Caso contrário, a internet, que cresceu e se desenvolveu como uma poderosa
ferramenta democrática, corre o risco de alimentar o ódio, a intolerância e o autoritarismo.
O que você acha desses comentários?
v O problema é que a maioria das pessoas acha que tem o "direito"
de ter opinião sobre qualquer assunto, incluindo os quais não entende
absolutamente nada. E liberdade de expressão não é sinônimo de "falar o
que quiser", pois isso é coisa de criança malcriada. Pessoalmente,
continuo achando que internet deveria ser proibida para adolescentes. Do mesmo
modo, internet de pobre deveria ter metade da velocidade e custar o dobro.

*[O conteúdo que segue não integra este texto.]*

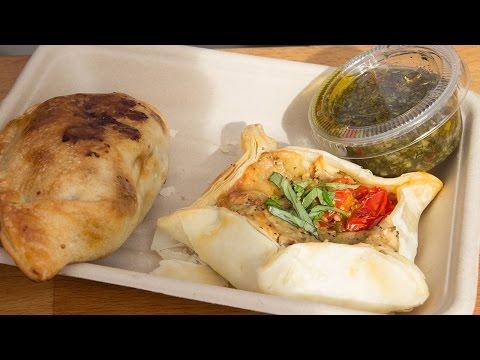 High Cuisine: Boulder Farmers' market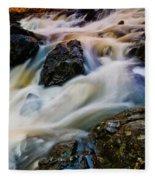 River Dance Fleece Blanket
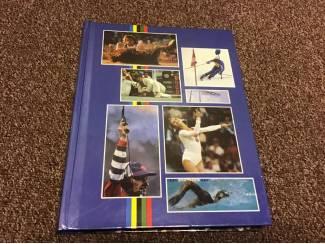 De olympische spelen van 1921 tot 1993
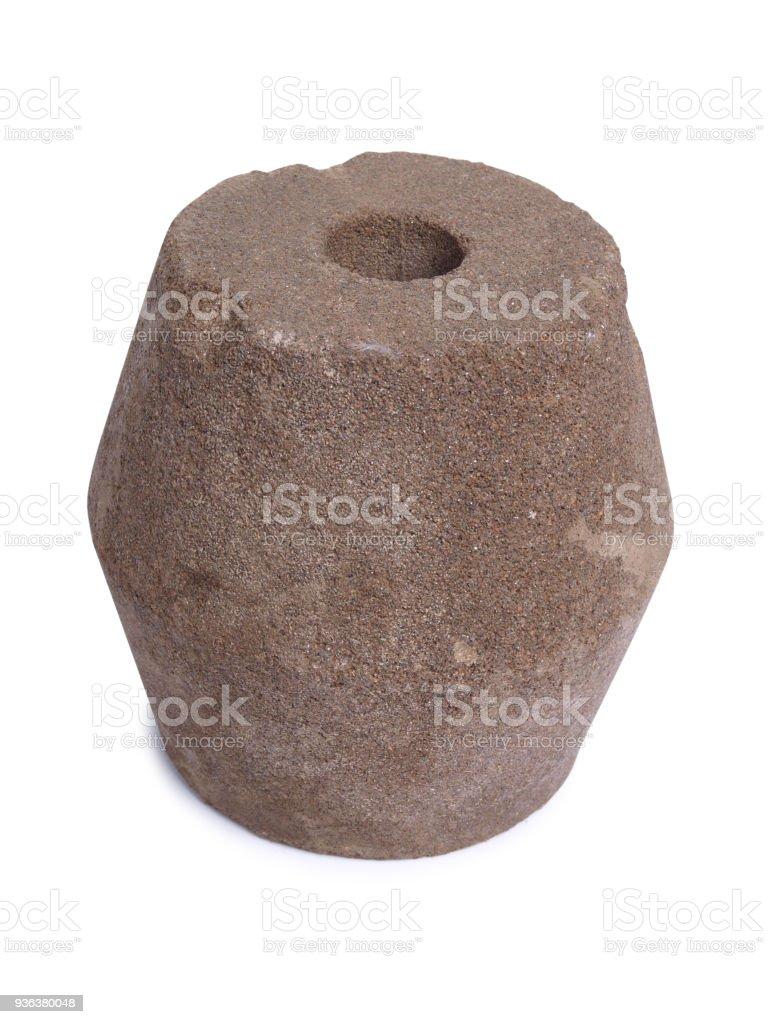 Sharpening stone stock photo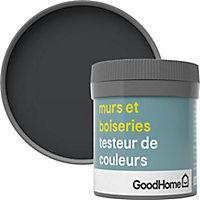 Testeur peinture murs et boiseries GoodHome noir Liberty satin 50ml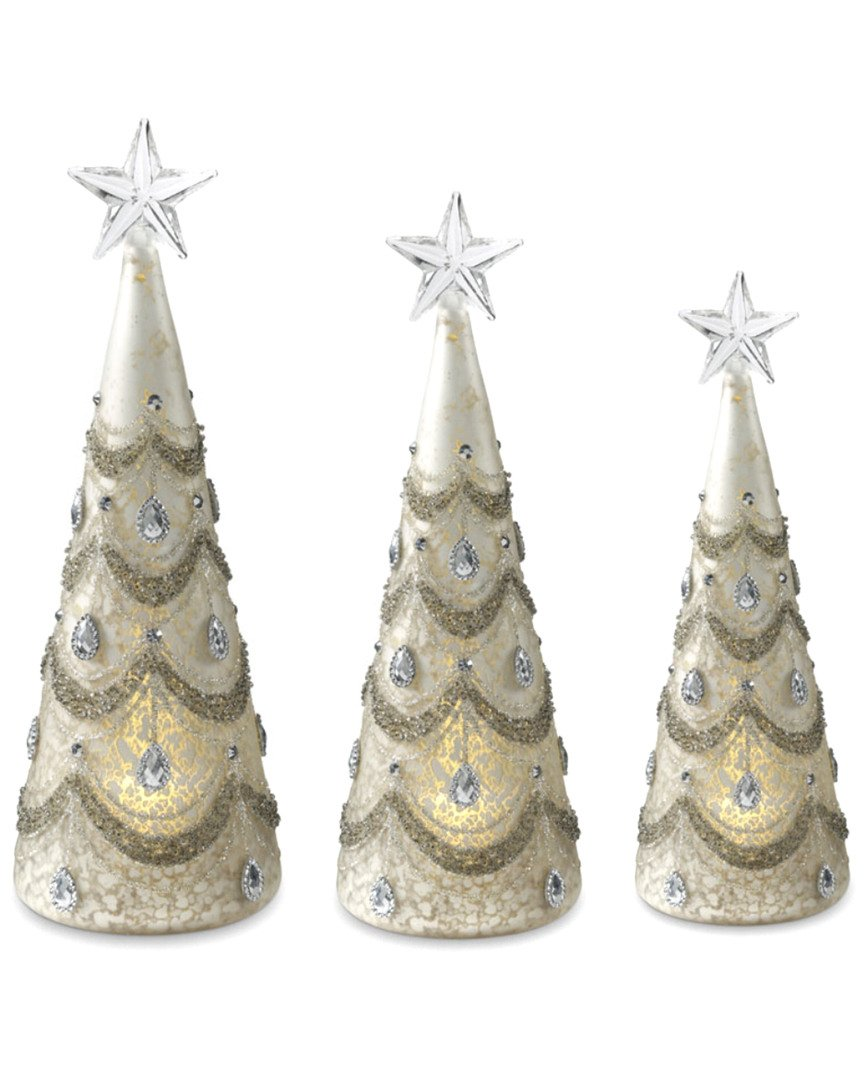 Frosted Antique White Mercury Glass Trees with Silver Glitter & Jewel Accents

v Nossa, que ideia fantástica! Acho que pobre nem precisa de internet,
acesso a informação, educação e etc... Afinal, só pobre fala besteira, né... Só
relembrando... "Liberdade de expressão não é sinônimo de "falar o que
quiser"...
v Esta questão tem de ser discutida de forma ampla, porque Umberto Eco tem
toda a razão ao considerar a existência de idiotas de plantão, que não
contribuem no enriquecimento do debate politico, econômico ou mesmo cultural ,
O problema são os idiotas que são pagos por grupos de interesse nem sempre
legítimos. A reportagem marca o espaço e os amplos limites desta discussão.